Sono poi almeno altri due gli ambiti nei quali le attuali competenze detenute da dirigenti e funzionari metropolitani appaiono più fragili: quello del governo della relazione tra i centri urbani maggiori, tipicamente i capoluoghi, e le aree interne comprese nel territorio della città metropolitana, con tutto il loro portato di squilibrio demografico, rischio idrogeologico e potenziale economico da valorizzare; e quello del governo del territorio per affrontare e risolvere la questione ambientale e il contrasto agli effetti del cambiamento climatico.

La fragilità istituzionale

Sul piano della fragilità istituzionale, il modello della città metropolitana, ente di secondo grado, richiederebbe l’istituzione di organi di governo (non previsti dall’attuale normativa) in grado di superare la ‘solitudine’ del sindaco, che attualmente opera come soggetto monocratico e si trova a prendere decisioni anche molto minute, non potendo delegare responsabilità a terzi. Un altro aspetto di debolezza dell’attuale impianto normativo è sicuramente la mancanza di un’adeguata rappresentazione della complessità dei diversi territori submetropolitani, fornita dalle modalità elettive del Consiglio metropolitano e enfatizzata dalle (poche) funzioni che Conferenza metropolitana e Consiglio si sono viste attribuite.

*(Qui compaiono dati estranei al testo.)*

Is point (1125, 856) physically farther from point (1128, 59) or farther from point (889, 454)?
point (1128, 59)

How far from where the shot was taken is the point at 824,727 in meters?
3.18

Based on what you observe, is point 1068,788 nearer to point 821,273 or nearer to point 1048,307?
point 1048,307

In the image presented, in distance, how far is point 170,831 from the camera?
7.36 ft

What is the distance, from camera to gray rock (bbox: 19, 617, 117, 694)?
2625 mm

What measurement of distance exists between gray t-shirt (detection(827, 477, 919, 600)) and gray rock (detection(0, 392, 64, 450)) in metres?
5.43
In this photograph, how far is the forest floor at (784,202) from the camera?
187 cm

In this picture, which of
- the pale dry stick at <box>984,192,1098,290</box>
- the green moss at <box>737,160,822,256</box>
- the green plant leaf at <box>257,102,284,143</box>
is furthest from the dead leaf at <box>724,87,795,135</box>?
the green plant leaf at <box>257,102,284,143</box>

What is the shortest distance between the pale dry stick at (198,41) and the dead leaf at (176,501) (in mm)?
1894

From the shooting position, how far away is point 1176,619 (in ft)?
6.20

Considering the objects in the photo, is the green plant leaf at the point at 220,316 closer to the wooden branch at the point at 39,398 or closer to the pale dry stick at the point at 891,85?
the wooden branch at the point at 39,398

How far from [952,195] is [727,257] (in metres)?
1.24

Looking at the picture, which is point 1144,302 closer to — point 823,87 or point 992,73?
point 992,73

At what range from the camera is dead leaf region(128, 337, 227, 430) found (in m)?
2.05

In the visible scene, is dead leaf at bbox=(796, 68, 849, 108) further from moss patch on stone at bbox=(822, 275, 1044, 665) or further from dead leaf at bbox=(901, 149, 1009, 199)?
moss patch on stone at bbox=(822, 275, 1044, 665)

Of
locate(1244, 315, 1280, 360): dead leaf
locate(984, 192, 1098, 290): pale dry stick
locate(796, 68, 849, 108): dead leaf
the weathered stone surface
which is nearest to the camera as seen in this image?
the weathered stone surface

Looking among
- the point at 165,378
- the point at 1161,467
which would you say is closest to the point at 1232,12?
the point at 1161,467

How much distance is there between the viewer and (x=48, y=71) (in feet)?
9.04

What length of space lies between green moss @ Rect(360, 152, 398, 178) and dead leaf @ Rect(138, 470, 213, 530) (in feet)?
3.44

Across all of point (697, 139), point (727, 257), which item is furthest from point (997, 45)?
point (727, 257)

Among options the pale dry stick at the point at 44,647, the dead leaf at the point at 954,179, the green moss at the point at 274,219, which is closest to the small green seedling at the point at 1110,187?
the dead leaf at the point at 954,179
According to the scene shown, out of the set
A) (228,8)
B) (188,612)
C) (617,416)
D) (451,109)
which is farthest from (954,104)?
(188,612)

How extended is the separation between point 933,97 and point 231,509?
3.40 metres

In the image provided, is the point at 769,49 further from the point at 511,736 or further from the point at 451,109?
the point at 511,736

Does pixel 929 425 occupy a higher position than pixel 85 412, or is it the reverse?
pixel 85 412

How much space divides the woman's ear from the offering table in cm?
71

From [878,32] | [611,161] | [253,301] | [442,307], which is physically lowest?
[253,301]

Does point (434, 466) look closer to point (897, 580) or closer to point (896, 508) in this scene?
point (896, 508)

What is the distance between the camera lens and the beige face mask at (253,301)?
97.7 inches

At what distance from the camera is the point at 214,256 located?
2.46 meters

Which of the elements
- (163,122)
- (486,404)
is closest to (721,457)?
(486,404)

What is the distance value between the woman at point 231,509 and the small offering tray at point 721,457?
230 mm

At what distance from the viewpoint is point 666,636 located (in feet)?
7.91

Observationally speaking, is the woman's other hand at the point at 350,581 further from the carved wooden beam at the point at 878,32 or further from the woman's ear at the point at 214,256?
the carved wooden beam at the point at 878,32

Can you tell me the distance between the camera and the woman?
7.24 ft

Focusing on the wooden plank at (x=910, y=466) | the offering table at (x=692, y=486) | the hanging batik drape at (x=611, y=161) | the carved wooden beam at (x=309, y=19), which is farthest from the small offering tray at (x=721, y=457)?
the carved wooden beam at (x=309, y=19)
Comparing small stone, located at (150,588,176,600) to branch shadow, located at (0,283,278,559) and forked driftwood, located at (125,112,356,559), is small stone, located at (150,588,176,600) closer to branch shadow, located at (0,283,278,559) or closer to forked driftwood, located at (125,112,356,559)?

Una proposta di revisione della Legge Delrio

Il Coordinamento dei sindaci metropolitani di ANCI ha nei mesi scorsi elaborato una proposta di revisione della Delrio che prevede una serie di modifiche normative, tra cui: un organo che affianchi il sindaco nel governo della città metropolitana, con adeguati poteri e deleghe e relativi riconoscimenti per i delegati; una serie di semplificazioni e adeguamenti delle attuali procedure di funzionamento degli organi; un sistema elettorale che tenga adeguata considerazione delle differenti conformazioni territoriali e una maggiore flessibilità nella possibilità di partecipazione dei comuni all’interno e in prossimità dell’area metropolitana.

Le fragilità, i rischi e i possibili ambiti di miglioramento qui descritti non possono però oscurare il valore assoluto di una riforma molto coraggiosa che, se avremo la costanza e le competenze di sostenere in questa fase nascente, potrà davvero cambiare in positivo il volto delle nostre città.